### Task goal
Count the lines in the listing below that contain the word "granite", and reply with the number alone.

### Supplied records
----------------

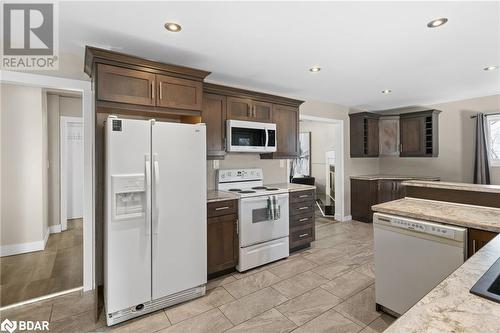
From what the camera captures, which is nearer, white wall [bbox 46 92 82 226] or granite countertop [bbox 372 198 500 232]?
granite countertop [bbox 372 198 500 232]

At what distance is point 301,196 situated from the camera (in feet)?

----------------

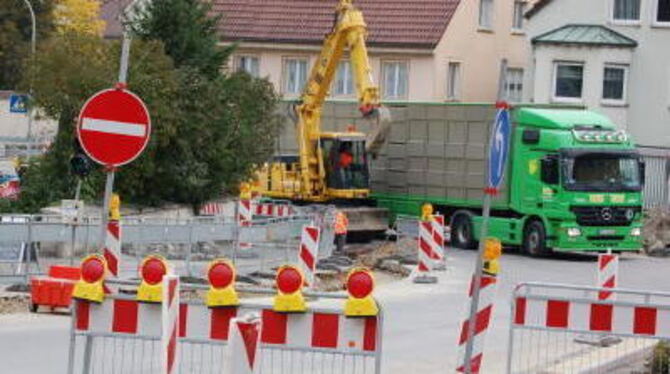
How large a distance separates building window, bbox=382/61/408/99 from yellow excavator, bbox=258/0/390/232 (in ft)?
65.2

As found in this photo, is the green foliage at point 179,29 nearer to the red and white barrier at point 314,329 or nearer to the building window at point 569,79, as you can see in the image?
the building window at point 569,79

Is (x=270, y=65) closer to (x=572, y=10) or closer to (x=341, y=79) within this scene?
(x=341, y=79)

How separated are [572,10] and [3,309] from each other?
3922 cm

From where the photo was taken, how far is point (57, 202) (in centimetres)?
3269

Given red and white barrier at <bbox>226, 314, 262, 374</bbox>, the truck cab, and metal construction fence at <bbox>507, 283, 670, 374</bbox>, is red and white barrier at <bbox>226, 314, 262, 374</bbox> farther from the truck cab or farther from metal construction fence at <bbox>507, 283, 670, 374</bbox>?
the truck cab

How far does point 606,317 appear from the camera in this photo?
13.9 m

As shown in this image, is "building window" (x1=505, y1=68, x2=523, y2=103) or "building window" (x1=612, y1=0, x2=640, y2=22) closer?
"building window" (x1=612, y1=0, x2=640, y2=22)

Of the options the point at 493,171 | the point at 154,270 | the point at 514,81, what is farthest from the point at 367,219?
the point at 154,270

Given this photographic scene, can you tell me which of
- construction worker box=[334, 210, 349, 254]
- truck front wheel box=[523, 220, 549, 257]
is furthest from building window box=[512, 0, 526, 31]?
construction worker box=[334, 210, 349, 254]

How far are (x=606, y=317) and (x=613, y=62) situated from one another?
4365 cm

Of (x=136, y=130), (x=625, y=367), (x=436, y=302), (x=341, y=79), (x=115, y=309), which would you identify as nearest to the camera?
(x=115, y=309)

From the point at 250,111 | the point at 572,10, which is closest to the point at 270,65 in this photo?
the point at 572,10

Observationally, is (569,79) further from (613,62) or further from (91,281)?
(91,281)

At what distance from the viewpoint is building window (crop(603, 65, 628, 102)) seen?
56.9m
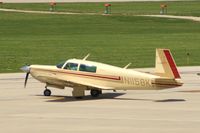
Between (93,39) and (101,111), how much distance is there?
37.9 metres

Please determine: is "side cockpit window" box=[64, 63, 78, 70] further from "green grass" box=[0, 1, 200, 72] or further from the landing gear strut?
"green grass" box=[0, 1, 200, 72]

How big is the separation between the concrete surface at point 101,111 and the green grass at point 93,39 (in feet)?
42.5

----------------

### Answer to this problem
2